__Work to complete__. Reproduce the passage on the Chomsky hierarchy word for word, from its first line to its last.
### Quoted passage ###
The complete Chomsky hierarchy consists of the following sets of languages, described by the appropriate grammar, and accepted by the machine:
- The regular languages, which are described by left- or right-linear grammars and can be recognized by a finite automaton. Noam Chomsky called these Type 3 grammars, and were part of his original hierarchy.
- The deterministic context-free languages, which are described by a subset of the context-free grammars and can be accepted by a deterministic pushdown automaton. This was not a part of Chomsky's original hierarchy, but comes up in compiler design (languages in this class are used by tools such as Yacc to generate parsers) and language theory often enough to be very important.
- The context-free languages, which are described by context-free grammars and can be accepted by a (nondeterministic) pushdown automaton. Noam Chomsky called these Type 2 grammars.
- The context-sensitive languages, which are described by context-sensitive grammars and can be accepted by a linear bounded automaton. Noam Chomsky called these Type 1 grammars.
### Given entries ###
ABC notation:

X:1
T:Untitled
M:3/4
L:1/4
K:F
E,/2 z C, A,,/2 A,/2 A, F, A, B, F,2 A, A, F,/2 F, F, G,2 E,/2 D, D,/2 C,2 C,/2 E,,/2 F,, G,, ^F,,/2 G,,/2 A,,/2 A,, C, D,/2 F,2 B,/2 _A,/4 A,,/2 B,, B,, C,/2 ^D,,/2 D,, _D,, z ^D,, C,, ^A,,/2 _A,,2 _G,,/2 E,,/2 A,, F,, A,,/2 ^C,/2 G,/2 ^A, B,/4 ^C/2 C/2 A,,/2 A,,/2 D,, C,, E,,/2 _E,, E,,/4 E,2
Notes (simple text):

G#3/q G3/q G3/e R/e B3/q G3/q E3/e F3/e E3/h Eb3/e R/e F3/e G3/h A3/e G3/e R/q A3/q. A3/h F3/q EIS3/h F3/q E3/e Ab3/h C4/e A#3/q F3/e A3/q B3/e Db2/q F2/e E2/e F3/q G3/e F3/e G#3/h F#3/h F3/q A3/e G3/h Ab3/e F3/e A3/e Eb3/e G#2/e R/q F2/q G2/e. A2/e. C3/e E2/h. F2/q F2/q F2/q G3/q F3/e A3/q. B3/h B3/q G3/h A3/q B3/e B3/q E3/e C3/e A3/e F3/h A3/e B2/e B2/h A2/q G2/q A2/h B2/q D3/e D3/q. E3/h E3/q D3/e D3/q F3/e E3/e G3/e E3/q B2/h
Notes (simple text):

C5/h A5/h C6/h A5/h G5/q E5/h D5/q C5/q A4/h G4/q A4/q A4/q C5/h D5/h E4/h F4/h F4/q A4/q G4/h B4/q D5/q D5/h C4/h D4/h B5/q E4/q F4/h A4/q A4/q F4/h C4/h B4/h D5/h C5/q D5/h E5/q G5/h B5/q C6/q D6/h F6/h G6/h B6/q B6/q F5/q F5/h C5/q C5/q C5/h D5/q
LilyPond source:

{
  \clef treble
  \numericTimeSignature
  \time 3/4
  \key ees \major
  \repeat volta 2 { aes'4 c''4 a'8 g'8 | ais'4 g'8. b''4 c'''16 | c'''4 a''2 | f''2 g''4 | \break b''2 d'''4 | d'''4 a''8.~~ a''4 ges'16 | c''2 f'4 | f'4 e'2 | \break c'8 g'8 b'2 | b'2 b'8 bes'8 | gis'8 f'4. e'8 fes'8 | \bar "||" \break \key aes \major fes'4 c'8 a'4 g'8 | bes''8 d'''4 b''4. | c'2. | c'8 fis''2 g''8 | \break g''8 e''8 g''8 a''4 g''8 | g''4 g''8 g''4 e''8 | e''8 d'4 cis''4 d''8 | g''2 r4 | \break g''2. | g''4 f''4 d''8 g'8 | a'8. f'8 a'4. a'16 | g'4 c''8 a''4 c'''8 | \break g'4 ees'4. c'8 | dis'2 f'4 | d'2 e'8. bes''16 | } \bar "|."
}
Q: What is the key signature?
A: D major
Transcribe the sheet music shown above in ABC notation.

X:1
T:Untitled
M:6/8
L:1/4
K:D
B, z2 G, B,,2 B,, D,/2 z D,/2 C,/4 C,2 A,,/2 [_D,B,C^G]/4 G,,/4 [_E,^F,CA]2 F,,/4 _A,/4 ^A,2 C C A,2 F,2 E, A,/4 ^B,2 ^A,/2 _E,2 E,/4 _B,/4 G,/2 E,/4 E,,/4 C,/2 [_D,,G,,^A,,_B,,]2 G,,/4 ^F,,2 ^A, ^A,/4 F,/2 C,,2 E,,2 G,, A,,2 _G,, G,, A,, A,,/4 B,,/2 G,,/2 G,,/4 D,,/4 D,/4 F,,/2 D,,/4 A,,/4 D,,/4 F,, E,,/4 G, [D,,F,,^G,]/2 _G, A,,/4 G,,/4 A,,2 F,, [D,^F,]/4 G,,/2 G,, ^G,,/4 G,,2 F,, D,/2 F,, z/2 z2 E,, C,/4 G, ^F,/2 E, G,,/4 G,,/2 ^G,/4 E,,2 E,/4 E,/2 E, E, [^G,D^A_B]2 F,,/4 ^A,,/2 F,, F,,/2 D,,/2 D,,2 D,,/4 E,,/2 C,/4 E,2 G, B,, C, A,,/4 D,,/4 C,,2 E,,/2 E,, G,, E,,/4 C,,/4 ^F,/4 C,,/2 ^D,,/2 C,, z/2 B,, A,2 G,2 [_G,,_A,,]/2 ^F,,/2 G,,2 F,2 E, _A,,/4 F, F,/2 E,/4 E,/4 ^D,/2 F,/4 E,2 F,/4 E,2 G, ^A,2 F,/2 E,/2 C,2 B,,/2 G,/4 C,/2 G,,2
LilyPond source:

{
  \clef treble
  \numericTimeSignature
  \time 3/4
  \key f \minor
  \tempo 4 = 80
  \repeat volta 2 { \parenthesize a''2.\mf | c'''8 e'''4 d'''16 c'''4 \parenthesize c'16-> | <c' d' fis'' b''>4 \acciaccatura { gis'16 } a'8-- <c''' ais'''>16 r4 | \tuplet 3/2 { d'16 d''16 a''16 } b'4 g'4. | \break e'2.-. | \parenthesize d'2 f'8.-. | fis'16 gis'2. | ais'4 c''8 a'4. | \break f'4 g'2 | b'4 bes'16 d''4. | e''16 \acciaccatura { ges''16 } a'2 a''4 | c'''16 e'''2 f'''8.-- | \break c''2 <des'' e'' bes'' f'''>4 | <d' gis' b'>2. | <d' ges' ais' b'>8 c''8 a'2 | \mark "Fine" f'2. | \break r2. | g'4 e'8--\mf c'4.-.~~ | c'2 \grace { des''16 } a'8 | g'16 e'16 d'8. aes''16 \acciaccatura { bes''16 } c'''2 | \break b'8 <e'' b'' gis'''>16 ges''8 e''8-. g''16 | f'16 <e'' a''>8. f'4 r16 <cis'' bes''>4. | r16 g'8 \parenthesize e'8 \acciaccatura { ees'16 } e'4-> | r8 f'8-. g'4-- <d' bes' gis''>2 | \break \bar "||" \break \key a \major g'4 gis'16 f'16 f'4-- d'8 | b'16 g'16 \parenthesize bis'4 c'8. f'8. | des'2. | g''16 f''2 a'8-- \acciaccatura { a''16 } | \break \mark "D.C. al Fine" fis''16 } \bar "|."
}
###
__Result below__.
The complete Chomsky hierarchy consists of the following sets of languages, described by the appropriate grammar, and accepted by the machine:
- The regular languages, which are described by left- or right-linear grammars and can be recognized by a finite automaton. Noam Chomsky called these Type 3 grammars, and were part of his original hierarchy.
- The deterministic context-free languages, which are described by a subset of the context-free grammars and can be accepted by a deterministic pushdown automaton. This was not a part of Chomsky's original hierarchy, but comes up in compiler design (languages in this class are used by tools such as Yacc to generate parsers) and language theory often enough to be very important.
- The context-free languages, which are described by context-free grammars and can be accepted by a (nondeterministic) pushdown automaton. Noam Chomsky called these Type 2 grammars.
- The context-sensitive languages, which are described by context-sensitive grammars and can be accepted by a linear bounded automaton. Noam Chomsky called these Type 1 grammars.